(A run of records)
■ ■ ■ ■

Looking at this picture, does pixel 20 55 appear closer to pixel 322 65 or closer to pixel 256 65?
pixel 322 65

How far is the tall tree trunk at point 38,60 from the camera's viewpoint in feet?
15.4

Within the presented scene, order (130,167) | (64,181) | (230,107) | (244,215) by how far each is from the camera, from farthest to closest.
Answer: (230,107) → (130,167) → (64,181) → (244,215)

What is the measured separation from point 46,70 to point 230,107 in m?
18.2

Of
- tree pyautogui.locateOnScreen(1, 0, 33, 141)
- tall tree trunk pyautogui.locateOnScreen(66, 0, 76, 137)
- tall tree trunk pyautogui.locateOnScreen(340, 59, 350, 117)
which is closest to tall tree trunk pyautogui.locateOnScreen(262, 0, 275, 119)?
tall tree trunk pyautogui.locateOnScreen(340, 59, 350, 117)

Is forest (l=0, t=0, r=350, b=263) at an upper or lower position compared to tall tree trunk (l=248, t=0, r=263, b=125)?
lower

■ ■ ■ ■

[What is asked] Each record above should be output again exactly.

[Response for this exercise]
Looking at this picture, does pixel 20 55 appear closer to pixel 322 65 or closer to pixel 256 65?
pixel 322 65

How far is the tall tree trunk at point 38,60 from the camera's viewpoint in feet?
15.4

Within the presented scene, order (130,167) | (64,181) | (230,107) | (244,215) by how far each is from the camera, from farthest to closest.
Answer: (230,107) → (130,167) → (64,181) → (244,215)

What is the measured separation from point 46,70 to point 230,107 in m?
18.2

Of
- tree pyautogui.locateOnScreen(1, 0, 33, 141)
- tall tree trunk pyautogui.locateOnScreen(66, 0, 76, 137)
- tall tree trunk pyautogui.locateOnScreen(340, 59, 350, 117)
which is closest to tall tree trunk pyautogui.locateOnScreen(262, 0, 275, 119)?
tall tree trunk pyautogui.locateOnScreen(340, 59, 350, 117)

Is forest (l=0, t=0, r=350, b=263) at an upper or lower position compared to tall tree trunk (l=248, t=0, r=263, b=125)?
lower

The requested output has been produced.